WHAT YOU SHOULD DO – Write the records out again, precisely as they stand.

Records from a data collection
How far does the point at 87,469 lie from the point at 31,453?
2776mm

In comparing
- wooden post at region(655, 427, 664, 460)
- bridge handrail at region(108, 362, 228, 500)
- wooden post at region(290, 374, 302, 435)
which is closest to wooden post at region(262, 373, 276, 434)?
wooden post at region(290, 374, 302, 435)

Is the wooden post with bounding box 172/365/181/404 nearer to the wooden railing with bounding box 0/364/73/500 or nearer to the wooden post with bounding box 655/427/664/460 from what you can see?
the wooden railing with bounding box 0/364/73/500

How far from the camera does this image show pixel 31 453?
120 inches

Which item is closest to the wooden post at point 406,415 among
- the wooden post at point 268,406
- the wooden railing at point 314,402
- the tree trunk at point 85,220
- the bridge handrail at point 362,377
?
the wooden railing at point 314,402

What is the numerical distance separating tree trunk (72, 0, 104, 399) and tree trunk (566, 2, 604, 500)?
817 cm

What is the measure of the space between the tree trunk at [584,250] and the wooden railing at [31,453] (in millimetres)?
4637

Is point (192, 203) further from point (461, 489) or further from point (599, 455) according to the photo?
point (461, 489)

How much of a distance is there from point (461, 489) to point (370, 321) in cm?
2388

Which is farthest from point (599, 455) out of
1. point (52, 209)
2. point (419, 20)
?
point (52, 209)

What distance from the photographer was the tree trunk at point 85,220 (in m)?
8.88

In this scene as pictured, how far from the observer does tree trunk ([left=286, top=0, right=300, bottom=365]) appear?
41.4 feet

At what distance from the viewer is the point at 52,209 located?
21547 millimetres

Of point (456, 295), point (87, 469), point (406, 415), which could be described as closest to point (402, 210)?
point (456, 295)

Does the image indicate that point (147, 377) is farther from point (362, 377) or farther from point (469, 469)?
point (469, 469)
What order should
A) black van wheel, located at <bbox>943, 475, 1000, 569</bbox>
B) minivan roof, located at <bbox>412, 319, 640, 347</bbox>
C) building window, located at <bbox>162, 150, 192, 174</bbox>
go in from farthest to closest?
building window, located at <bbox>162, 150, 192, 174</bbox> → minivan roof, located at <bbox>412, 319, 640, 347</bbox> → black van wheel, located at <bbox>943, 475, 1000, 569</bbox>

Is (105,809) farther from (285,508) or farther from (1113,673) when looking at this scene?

THE OUTPUT –
How far does the point at 87,469 lie from the point at 31,453?
2776mm

In comparing
- wooden post at region(655, 427, 664, 460)
- bridge handrail at region(108, 362, 228, 500)
- wooden post at region(290, 374, 302, 435)
which is closest to wooden post at region(262, 373, 276, 434)?
wooden post at region(290, 374, 302, 435)

Is the wooden post with bounding box 172/365/181/404 nearer to the wooden railing with bounding box 0/364/73/500 or nearer to the wooden post with bounding box 655/427/664/460 from what you can see?
the wooden railing with bounding box 0/364/73/500

How far from the camera does this image show pixel 31 453?
120 inches

Which item is closest to the wooden post at point 406,415 among
- the wooden post at point 268,406
- the wooden railing at point 314,402
- the tree trunk at point 85,220
- the bridge handrail at point 362,377
?
the wooden railing at point 314,402

What is the numerical distance separating tree trunk (72, 0, 104, 399) and tree trunk (566, 2, 604, 500)?
817 cm

What is the measure of the space between the tree trunk at [584,250] and the wooden railing at [31,453] (in millimetres)?
4637

Is point (192, 203) further from point (461, 489) or further from point (599, 455) according to the photo?
point (461, 489)

How much of a distance is there from point (461, 489) to point (370, 321) in cm?
2388

Which is farthest from point (599, 455) out of
1. point (52, 209)
2. point (419, 20)
?
point (52, 209)

What distance from the photographer was the tree trunk at point 85,220 (in m)?
8.88

In this scene as pictured, how far from the observer does tree trunk ([left=286, top=0, right=300, bottom=365]) appear?
41.4 feet

At what distance from the viewer is the point at 52,209 located?
21547 millimetres

Of point (456, 295), point (87, 469), point (406, 415), which could be described as closest to point (402, 210)?
point (456, 295)

Does the image indicate that point (147, 377) is farther from point (362, 377) or farther from point (469, 469)?
point (469, 469)
What order should
A) black van wheel, located at <bbox>943, 475, 1000, 569</bbox>
B) minivan roof, located at <bbox>412, 319, 640, 347</bbox>
C) building window, located at <bbox>162, 150, 192, 174</bbox>
go in from farthest to closest?
building window, located at <bbox>162, 150, 192, 174</bbox> → minivan roof, located at <bbox>412, 319, 640, 347</bbox> → black van wheel, located at <bbox>943, 475, 1000, 569</bbox>

Is (105,809) farther from (285,508) or farther from (1113,673) when looking at this scene?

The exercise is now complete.